**SUPPLIED TEXT:**
+++++
In the second instalment of four articles, Sam Bleakley explores The Soul of Surfing alongside the stunning photography of Katie Rae.
Words by Emma Brown | Photography by Katie Rae | 7th July ‘18
You can read part one here, where Sam discusses the cultural context of the term ‘soul surfer’ and the often overlooked role of the wipeout.
The spiritual importance of the ocean traces back to the origins of surfing. Riding prone on short, wooden, curved-nose boards, is 3,000 to 4,000 years old. It appeared independently along the coastlines of West Africa and around the Pacific from New Guinea to Easter Island. In Peru, depictions on pottery of reed fishing canoes being surfed standing up date back to 1,000BC. Wave-riding became embedded in the Polynesian cultures of New Zealand, Tahiti and Marquesas. When the ocean-roaming Polynesians settled Hawaii in 400AD, stand-up surfing developed into a complex cultural practice. Expert surfboard-makers searched forests for suitable trees, felled them, carefully worked them with coral sanding blocks, polished them with stones and stained them with vegetable dyes and glossed them with nut oil. The board – to the educated eye – could be seen ‘in’ the tree before felling. Boards were blessed before ridden to celebrate the spirit of place. Contemporary Hawaiian surfer and builder and rider of traditional olo, alaia and paipo boards Tom Phaku Stone, recounts this blessing: “Greetings from our ancestors. Greetings from our guardians, the many Gods of this island, of the ocean. Thank you for the spirit of this tree.” Entering the soul – the heartwood – of the tree is a shamanic journey, to ask the tree to ‘give away’ or offer its soul for human use. Like every animal that is hunted, every tree felled this way must have its apology.
The board became a spirited family member. But surfing was ‘the sport of kings and queens’ - hierarchical, not even a meritocracy (where the best riders could claim the best boards) and certainly not a democracy as it is today, where any level of surfer can own any kind of board. The Hawaiians wrote love stories around surfing. Surfing was feminised - the ancient break Kekaiomamala (The Sea of Mamala) was named after a woman champion. The board was her status symbol. One Hawaiian legend tells of a good-looking local enticed by a gorgeous chieftess to ride alongside her at a Waikiki break reserved for royalty. He was nearly executed by the ruling chief, saving himself only after he was able to skewer 400 rats with a single shot. The democratising of surfing is one of the great success stories of post-war America, where, in California in the 1950s, surfing gained an identity as a sport where ‘all can be kings and queens’.
+++++
Data records:

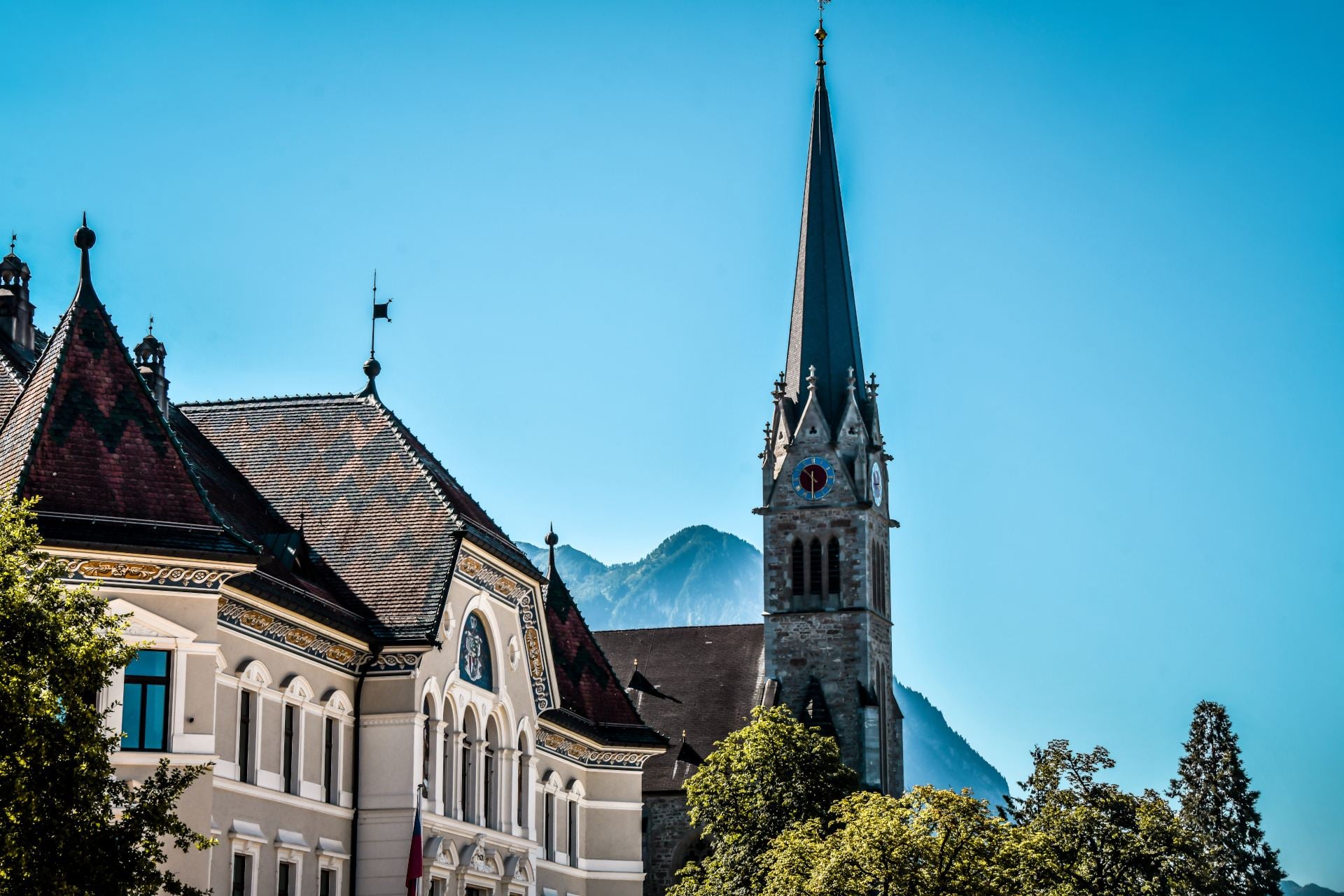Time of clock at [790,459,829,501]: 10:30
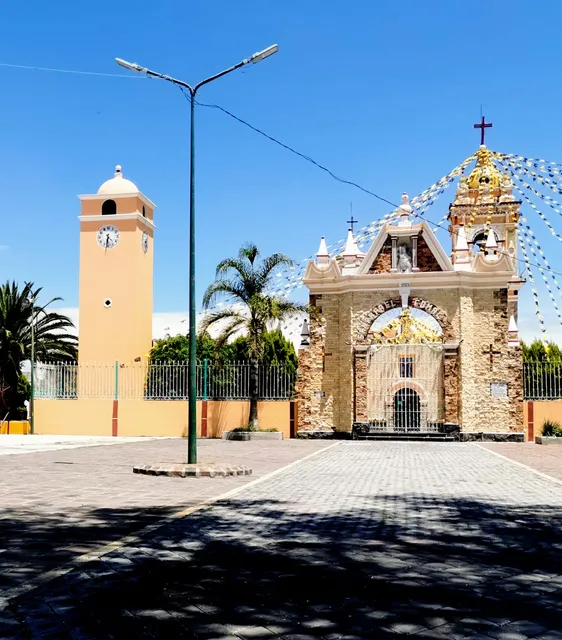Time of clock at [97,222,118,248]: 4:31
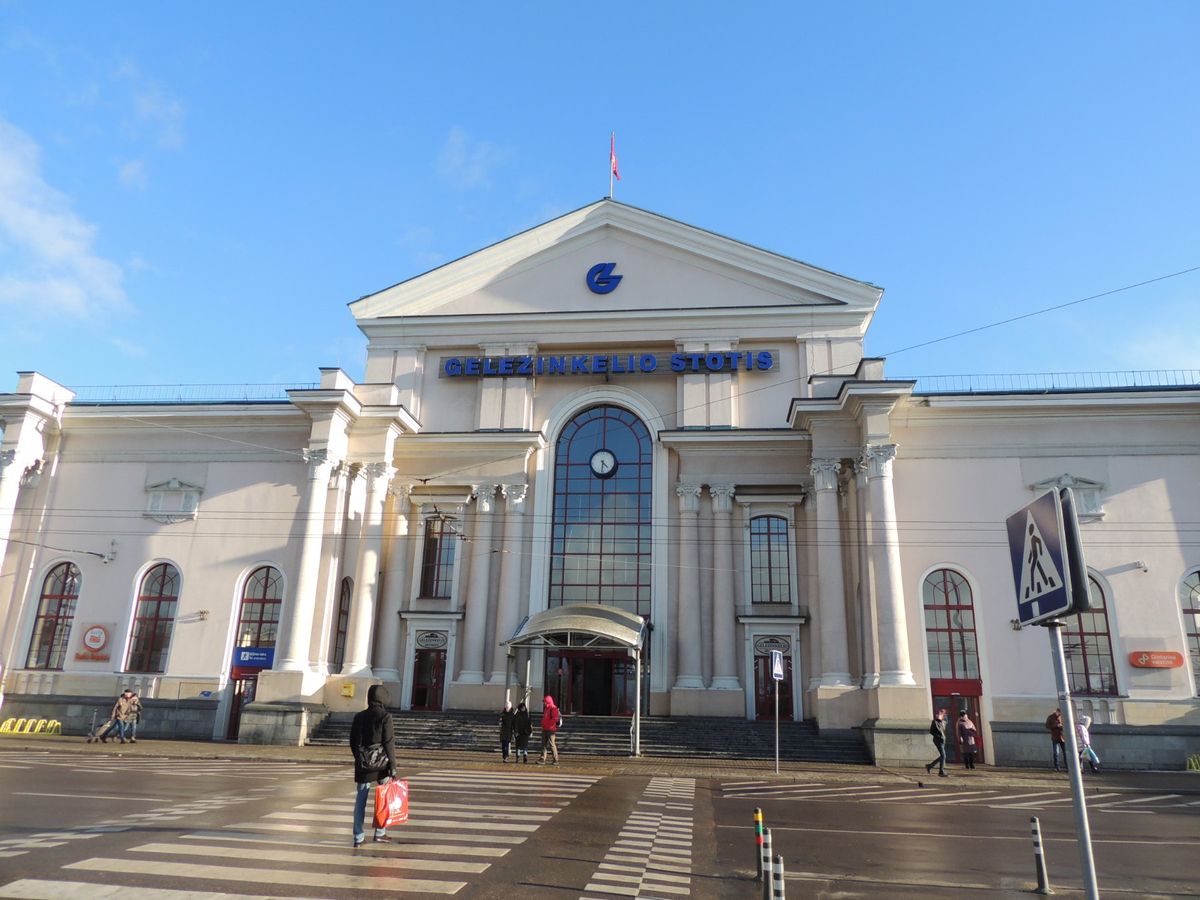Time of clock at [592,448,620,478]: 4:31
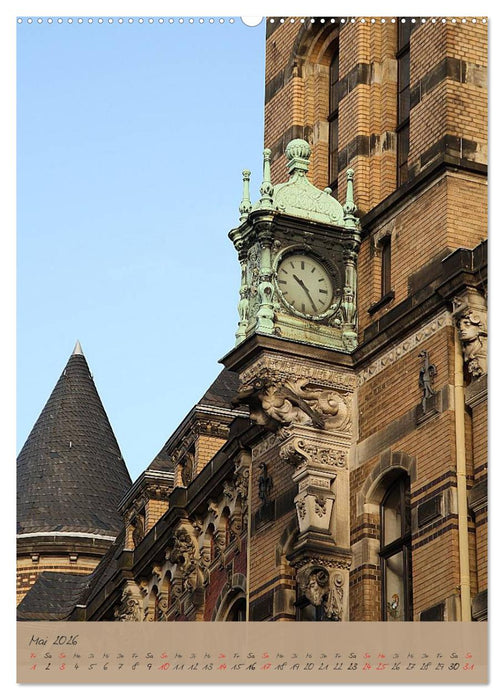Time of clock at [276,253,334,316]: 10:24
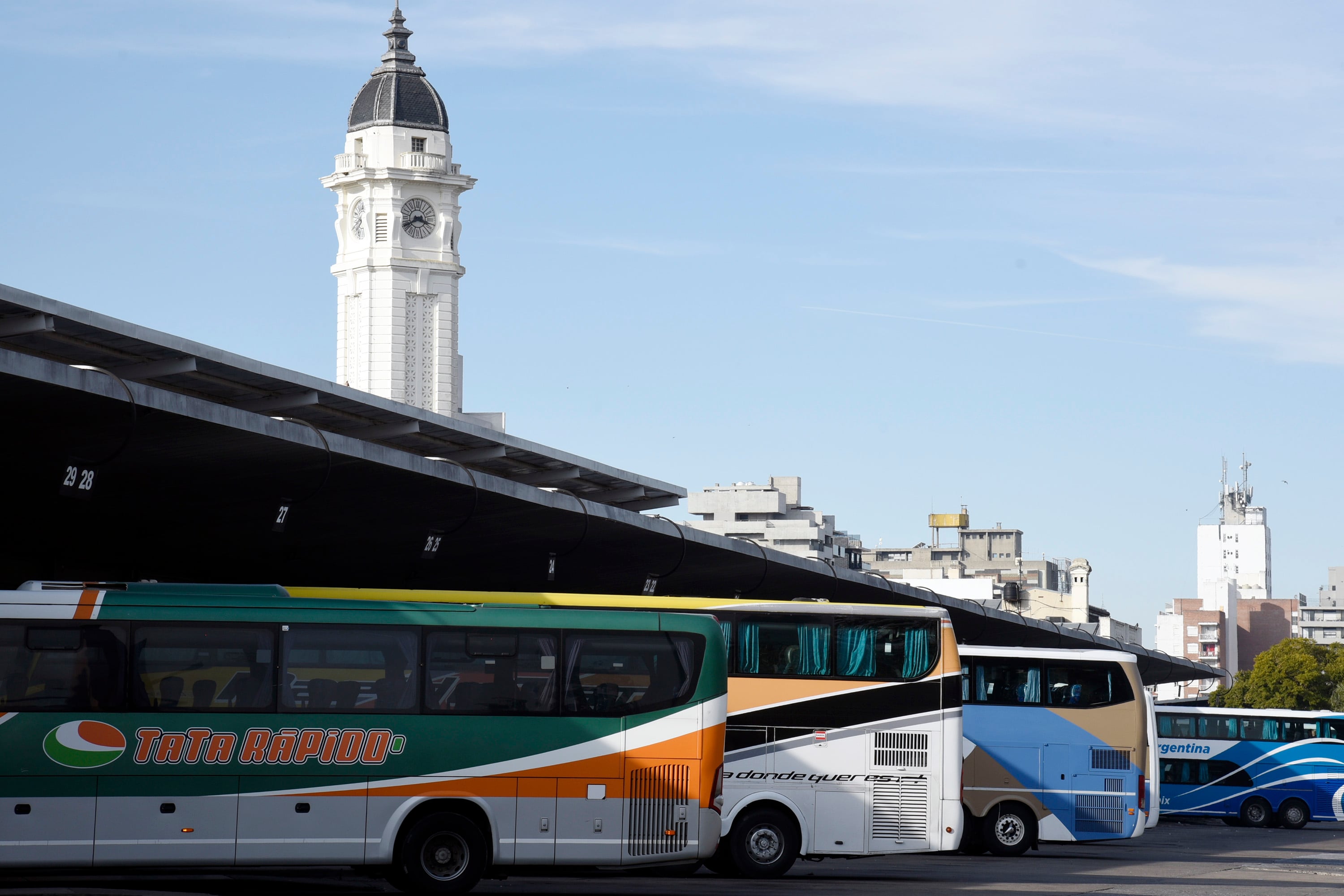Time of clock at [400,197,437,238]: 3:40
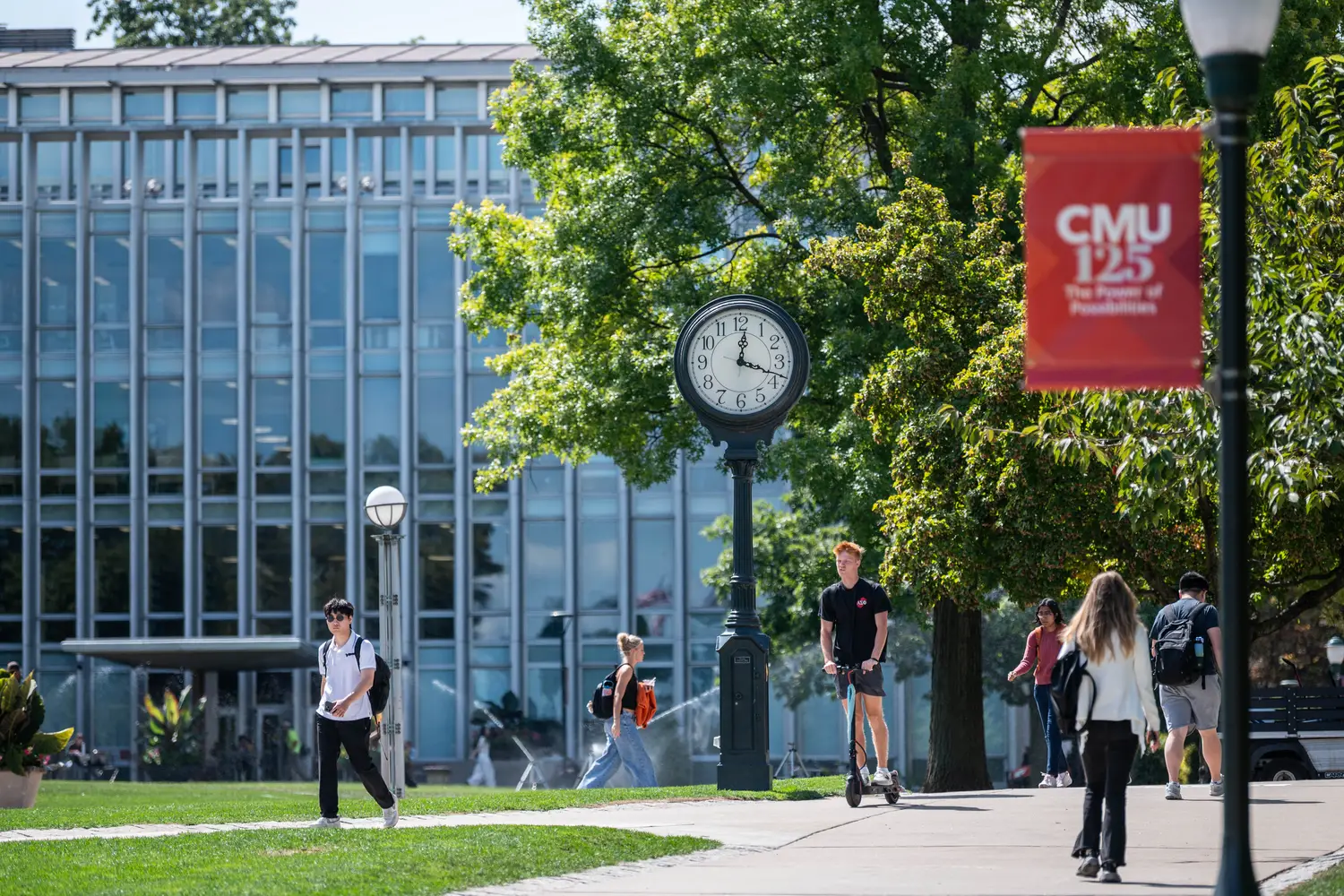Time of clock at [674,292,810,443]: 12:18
+++++
Carry on the article on surfing's history, picking up after its final sentence. The records stand apart from the article on surfing's history.

**RESULT OF THIS TASK:**
Sadly, the missionary zeal of colonising Europeans interpreted Polynesia surfing rituals as pagan sins. But thankfully Hawaiian surfers were able to re-connect with their ancestral surf culture through the development of tourism in the early 1900s, as surfing became a symbol for American tourists to consume, as a mark of a healthy lifestyle. Now annexed territory of the USA, the Hawaiian economy switched from sugar to tourism. Hawaiian arts were promoted, including hula, a living theatre that accompanied an oral tradition of poetry and was often danced for Pele the fire goddess. Tourism presented a market for beach lifeguarding, surf lessons and professional hula troupes, entertaining locals and visitors at luaus (outdoor parties). Hawaiian music used intricate drumming templates, split bamboo sticks, gourd rattles, castanet pebbles and hardwood sticks. Famously, imported guitars and ukuleles had their strings ‘slackened’ to suit traditional Hawaiian songs. The slack key guitar and its tones echoed the laconic style of traditional Hawaiian surfing, where grace was held above aggression as the main virtue of surfers. Even the wipeout must be graceful. The surfer pops up, not in an angry lather but thankful that the gods have spared him or her. And now, in the long shadow of Polynesian royalty, there was a divide between the ocean-savvy (and tourist-savvy) Waikiki ‘Beachboys’ working for the tourism trade and the surfers riding for non-commercial gain.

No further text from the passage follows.